Dans un monde où le tout numérique a fini de triompher, comment parvenir à sauvegarder les données personnelles ? La tâche s’annonce ardue voire utopique par moment, mais des organisations telles que l’Association francophone des autorités de protection des données personnelles (Afapdp) s’attellent à mener ce combat. « La protection des données à caractère personnel est une lutte et il ne faut pas qu’on baisse les bras face à l’avancée technologique », a défendu, hier, le Dr Mouhamadou Lô, président de la Commission nationale de protection des données personnelles (Cpdp) du Sénégal.

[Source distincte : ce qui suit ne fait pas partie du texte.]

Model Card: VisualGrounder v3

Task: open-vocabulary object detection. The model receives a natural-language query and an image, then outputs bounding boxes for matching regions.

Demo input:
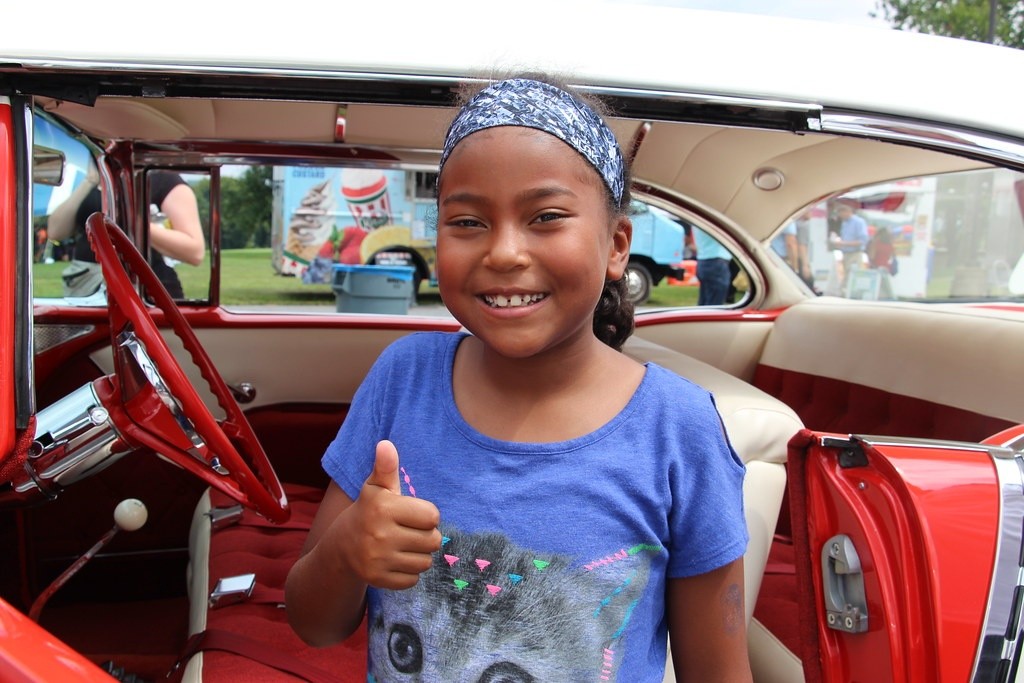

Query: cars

Chantal Bernier, la commissaire adjointe à la protection de la vie privée au Canada souligne, pour sa part, que « l’ère numérique a bouleversé nos rapports sociaux ». En effet, plusieurs communications se font désormais via les forums, les réseaux sociaux (facebook, Twitter etc). Dans ces supports, il n’est pas surprenant que la personne découvre des informations personnelles sur elle-même, sans son consentement le plus souvent. La rencontre régionale sur la « Protection des données personnelles et de la vie privée » bénéficie du soutien de l’Organisation internationale de la Francophonie (Oif). Le Dr Mouhamadou Lô précise que la notion de données à caractère personnel, renvoie à « toute information qui permet d’identifier une personne par l’écrit, par le son, l’image ou par la voix ».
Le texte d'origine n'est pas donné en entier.